Part of that is gigabit internet services with insane speeds and part of that is the fact that I stream most of my media these days without downloading anything. Even a mediocre LTE connection can keep my YouTube or Netflix session afloat with a bit of buffering here and there. But me and my habits aren’t necessarily indicative of the larger online behaviors across the board, and I’d venture that many people in many circumstances still have to download very large files on a very regular basis. People working on offline video edits, large-scale music tracks, or huge games on PCs have to spend a considerable time downloading large files on a regular basis. Depending on the available bandwidth, that can cause issues not just for that user, but for others on the same network as well.
A big help looks to be on the way for these users and those that are affected by their huge downloads in the way of a download scheduler for Chrome.
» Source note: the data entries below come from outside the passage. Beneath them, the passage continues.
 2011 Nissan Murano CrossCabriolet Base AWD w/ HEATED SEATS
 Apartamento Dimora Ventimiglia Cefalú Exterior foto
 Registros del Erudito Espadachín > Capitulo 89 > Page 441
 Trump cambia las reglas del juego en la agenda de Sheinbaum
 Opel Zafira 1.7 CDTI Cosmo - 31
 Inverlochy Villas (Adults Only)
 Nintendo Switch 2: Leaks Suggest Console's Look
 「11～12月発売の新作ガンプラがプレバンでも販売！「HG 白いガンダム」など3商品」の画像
We spotted a few commits in the Chromium Repositories this week that paint a clear picture of a feature coming to Chrome very soon that will allow downloads to be put off to a later time. The feature is beyond arbitrary, too, allowing for an actual time/date setting to allow users to decide when they would like the process to begin.
So, imagine having scenarios where you have a massive file to download over a crummy connection and, instead of just hunkering down and getting nothing else done while you wait, you could schedule this download to begin in the middle of the night when no one is on the network. Not only would that be helpful to you as the one downloading the file, it would be beneficial to everyone else on that network as well. Not to mention the fact that off-hour downloads can increase speed if the server they are coming from isn’t overwhelmed, too.
Again, this isn’t a feature I would use on a regular basis on a Chromebook, but I know there are tons of Windows, Linux and MacOS users out there that will leverage this frequently once it launches. At the end of the day, we don’t have perfect internet connections everywhere we go, so small concessions like scheduling a large download for a more opportune time could go a long way towards making a subset of users a lot more productive.